§ **Task details**
Give the listing again in full, exactly as written.

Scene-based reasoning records
..........

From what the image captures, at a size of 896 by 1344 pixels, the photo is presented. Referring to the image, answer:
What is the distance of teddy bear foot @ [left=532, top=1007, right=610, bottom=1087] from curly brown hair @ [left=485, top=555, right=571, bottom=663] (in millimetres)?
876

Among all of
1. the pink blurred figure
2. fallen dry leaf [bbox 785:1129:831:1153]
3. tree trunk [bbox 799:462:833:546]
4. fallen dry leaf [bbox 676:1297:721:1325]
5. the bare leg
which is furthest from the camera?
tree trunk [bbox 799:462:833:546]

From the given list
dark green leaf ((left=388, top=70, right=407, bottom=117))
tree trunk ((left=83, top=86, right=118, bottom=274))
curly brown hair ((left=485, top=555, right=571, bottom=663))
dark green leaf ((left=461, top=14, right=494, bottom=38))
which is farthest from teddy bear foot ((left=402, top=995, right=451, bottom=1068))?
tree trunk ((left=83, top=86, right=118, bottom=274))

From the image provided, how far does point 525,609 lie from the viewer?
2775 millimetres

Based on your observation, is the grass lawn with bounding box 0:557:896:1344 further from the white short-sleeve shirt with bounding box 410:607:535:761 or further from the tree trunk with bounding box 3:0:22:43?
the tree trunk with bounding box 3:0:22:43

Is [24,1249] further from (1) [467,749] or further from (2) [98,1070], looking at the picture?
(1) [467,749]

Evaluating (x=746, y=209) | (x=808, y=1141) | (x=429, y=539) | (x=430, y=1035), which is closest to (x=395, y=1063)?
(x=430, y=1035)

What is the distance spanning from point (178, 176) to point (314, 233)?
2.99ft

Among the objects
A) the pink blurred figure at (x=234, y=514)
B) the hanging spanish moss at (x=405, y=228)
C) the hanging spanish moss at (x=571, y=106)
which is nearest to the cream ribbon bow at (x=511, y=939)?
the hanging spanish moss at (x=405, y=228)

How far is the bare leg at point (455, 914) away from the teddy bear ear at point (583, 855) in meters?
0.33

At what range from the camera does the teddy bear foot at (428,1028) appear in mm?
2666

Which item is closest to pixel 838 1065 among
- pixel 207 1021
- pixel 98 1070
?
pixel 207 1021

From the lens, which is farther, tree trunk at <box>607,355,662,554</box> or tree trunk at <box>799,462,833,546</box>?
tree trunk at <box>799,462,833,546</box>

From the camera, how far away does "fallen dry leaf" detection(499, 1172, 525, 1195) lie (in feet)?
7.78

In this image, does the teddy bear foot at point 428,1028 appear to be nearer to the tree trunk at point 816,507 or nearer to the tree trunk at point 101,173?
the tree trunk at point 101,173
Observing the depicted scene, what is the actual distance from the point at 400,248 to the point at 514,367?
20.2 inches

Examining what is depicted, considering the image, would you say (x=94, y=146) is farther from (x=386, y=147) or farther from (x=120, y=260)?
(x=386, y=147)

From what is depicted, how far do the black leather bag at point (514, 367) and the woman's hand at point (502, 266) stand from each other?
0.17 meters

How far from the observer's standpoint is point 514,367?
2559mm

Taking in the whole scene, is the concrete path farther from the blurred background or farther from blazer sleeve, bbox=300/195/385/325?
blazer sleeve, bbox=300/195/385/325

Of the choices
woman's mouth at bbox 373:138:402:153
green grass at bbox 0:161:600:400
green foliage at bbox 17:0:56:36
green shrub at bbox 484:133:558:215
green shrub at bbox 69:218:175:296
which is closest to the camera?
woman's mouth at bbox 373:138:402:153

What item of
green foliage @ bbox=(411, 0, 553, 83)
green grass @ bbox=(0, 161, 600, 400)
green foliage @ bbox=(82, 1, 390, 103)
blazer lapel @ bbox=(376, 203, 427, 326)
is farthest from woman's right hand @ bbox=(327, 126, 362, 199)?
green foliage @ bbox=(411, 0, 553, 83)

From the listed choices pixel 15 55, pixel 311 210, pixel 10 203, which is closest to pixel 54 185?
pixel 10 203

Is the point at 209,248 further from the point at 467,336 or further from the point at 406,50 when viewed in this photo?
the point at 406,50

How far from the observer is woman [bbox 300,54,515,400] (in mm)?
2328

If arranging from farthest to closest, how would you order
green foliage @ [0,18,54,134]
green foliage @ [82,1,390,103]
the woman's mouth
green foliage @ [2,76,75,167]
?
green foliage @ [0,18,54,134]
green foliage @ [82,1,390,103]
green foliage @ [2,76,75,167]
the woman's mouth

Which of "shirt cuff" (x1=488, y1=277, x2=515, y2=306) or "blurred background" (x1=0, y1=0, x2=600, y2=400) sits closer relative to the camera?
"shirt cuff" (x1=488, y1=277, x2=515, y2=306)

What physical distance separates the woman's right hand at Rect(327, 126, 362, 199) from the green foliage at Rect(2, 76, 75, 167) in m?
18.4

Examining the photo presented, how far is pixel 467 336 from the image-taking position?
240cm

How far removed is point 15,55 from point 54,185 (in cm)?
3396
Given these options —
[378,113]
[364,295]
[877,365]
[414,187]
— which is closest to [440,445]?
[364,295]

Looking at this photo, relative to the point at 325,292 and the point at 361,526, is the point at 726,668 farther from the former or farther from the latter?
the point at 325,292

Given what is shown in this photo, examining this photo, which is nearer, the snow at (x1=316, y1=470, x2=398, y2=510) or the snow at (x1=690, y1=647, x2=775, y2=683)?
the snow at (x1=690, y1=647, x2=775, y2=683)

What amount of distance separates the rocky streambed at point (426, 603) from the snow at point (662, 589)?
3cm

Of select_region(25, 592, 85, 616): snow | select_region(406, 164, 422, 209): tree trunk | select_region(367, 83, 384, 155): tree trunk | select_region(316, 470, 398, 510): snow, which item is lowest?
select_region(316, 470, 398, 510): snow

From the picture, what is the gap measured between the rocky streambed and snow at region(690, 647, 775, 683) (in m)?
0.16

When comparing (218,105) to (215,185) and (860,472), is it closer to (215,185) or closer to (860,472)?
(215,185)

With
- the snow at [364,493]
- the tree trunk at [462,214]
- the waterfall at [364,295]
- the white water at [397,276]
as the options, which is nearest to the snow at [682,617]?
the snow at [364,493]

..........

§ **Answer**
From what the image captures, at a size of 896 by 1344 pixels, the photo is presented. Referring to the image, answer:
What is the distance of teddy bear foot @ [left=532, top=1007, right=610, bottom=1087] from curly brown hair @ [left=485, top=555, right=571, bottom=663] (in millimetres)?
876

Among all of
1. the pink blurred figure
2. fallen dry leaf [bbox 785:1129:831:1153]
3. tree trunk [bbox 799:462:833:546]
4. fallen dry leaf [bbox 676:1297:721:1325]
5. the bare leg
which is furthest from the camera?
tree trunk [bbox 799:462:833:546]

From the given list
dark green leaf ((left=388, top=70, right=407, bottom=117))
tree trunk ((left=83, top=86, right=118, bottom=274))
curly brown hair ((left=485, top=555, right=571, bottom=663))
dark green leaf ((left=461, top=14, right=494, bottom=38))
which is farthest from teddy bear foot ((left=402, top=995, right=451, bottom=1068))?
tree trunk ((left=83, top=86, right=118, bottom=274))

From the image provided, how far does point 525,609 lie from the viewer?
2775 millimetres

Based on your observation, is the grass lawn with bounding box 0:557:896:1344 further from the white short-sleeve shirt with bounding box 410:607:535:761 or further from the tree trunk with bounding box 3:0:22:43?
the tree trunk with bounding box 3:0:22:43

Is [24,1249] further from (1) [467,749] or further from (2) [98,1070], looking at the picture?
(1) [467,749]

Evaluating (x=746, y=209) | (x=808, y=1141) | (x=429, y=539) | (x=430, y=1035), which is closest to (x=395, y=1063)?
(x=430, y=1035)

What is the distance spanning from point (178, 176) to point (314, 233)?
2.99ft

Among the objects
A) the pink blurred figure at (x=234, y=514)
B) the hanging spanish moss at (x=405, y=228)
C) the hanging spanish moss at (x=571, y=106)
which is nearest to the cream ribbon bow at (x=511, y=939)?
the hanging spanish moss at (x=405, y=228)

How far is the bare leg at point (455, 914) away from the teddy bear ear at point (583, 855) in meters?
0.33

At what range from the camera does the teddy bear foot at (428,1028) appear in mm?
2666

Which item is closest to pixel 838 1065 among
- pixel 207 1021
- pixel 98 1070
?
pixel 207 1021

From the lens, which is farther, tree trunk at <box>607,355,662,554</box> or tree trunk at <box>799,462,833,546</box>?
tree trunk at <box>799,462,833,546</box>

From the camera, how far away does "fallen dry leaf" detection(499, 1172, 525, 1195) lie (in feet)?
7.78

In this image, does the teddy bear foot at point 428,1028 appear to be nearer to the tree trunk at point 816,507 or nearer to the tree trunk at point 101,173?
the tree trunk at point 101,173
Observing the depicted scene, what is the actual distance from the point at 400,248 to the point at 514,367?
20.2 inches

Examining what is depicted, considering the image, would you say (x=94, y=146) is farther from (x=386, y=147) or farther from (x=120, y=260)?
(x=386, y=147)

From what is depicted, how far do the black leather bag at point (514, 367) and the woman's hand at point (502, 266) stand from each other?
0.17 meters

How far from the observer's standpoint is point 514,367?
2559mm

Taking in the whole scene, is the concrete path farther from the blurred background or farther from blazer sleeve, bbox=300/195/385/325?
blazer sleeve, bbox=300/195/385/325

Of the choices
woman's mouth at bbox 373:138:402:153
green grass at bbox 0:161:600:400
green foliage at bbox 17:0:56:36
green shrub at bbox 484:133:558:215
green shrub at bbox 69:218:175:296
which is closest to the camera?
woman's mouth at bbox 373:138:402:153

What item of
green foliage @ bbox=(411, 0, 553, 83)
green grass @ bbox=(0, 161, 600, 400)
green foliage @ bbox=(82, 1, 390, 103)
blazer lapel @ bbox=(376, 203, 427, 326)
is farthest from woman's right hand @ bbox=(327, 126, 362, 199)?
green foliage @ bbox=(411, 0, 553, 83)

From the listed choices pixel 15 55, pixel 311 210, pixel 10 203, which is closest to pixel 54 185?
pixel 10 203

Is the point at 209,248 further from the point at 467,336 or further from the point at 406,50 when viewed in this photo?
the point at 406,50

How far from the observer is woman [bbox 300,54,515,400] (in mm)?
2328

If arranging from farthest to closest, how would you order
green foliage @ [0,18,54,134]
green foliage @ [82,1,390,103]
the woman's mouth
green foliage @ [2,76,75,167]
?
green foliage @ [0,18,54,134]
green foliage @ [82,1,390,103]
green foliage @ [2,76,75,167]
the woman's mouth

Which of "shirt cuff" (x1=488, y1=277, x2=515, y2=306) or "blurred background" (x1=0, y1=0, x2=600, y2=400) sits closer relative to the camera?
"shirt cuff" (x1=488, y1=277, x2=515, y2=306)

What physical distance separates the woman's right hand at Rect(327, 126, 362, 199) from the green foliage at Rect(2, 76, 75, 167) in m?
18.4

Examining the photo presented, how far is pixel 467 336 from the image-taking position?
240cm

How far removed is point 15,55 from point 54,185 (in cm)?
3396
Given these options —
[378,113]
[364,295]
[877,365]
[414,187]
— which is closest to [440,445]?
[364,295]

Looking at this photo, relative to the point at 325,292 and the point at 361,526, is the point at 726,668 farther from the former or farther from the latter?
the point at 325,292

Given what is shown in this photo, examining this photo, which is nearer, the snow at (x1=316, y1=470, x2=398, y2=510) or the snow at (x1=690, y1=647, x2=775, y2=683)?
the snow at (x1=690, y1=647, x2=775, y2=683)

What amount of distance separates the rocky streambed at point (426, 603) from the snow at point (662, 589)?
3cm

Of select_region(25, 592, 85, 616): snow | select_region(406, 164, 422, 209): tree trunk | select_region(367, 83, 384, 155): tree trunk | select_region(316, 470, 398, 510): snow, which item is lowest?
select_region(316, 470, 398, 510): snow

From the picture, what is the gap measured between the rocky streambed and snow at region(690, 647, 775, 683) (in m)?
0.16

When comparing (218,105) to (215,185) and (860,472), is it closer to (215,185) or closer to (860,472)?
(215,185)

With
- the snow at [364,493]
- the tree trunk at [462,214]
- the waterfall at [364,295]
- the white water at [397,276]
as the options, which is nearest to the snow at [682,617]?
the snow at [364,493]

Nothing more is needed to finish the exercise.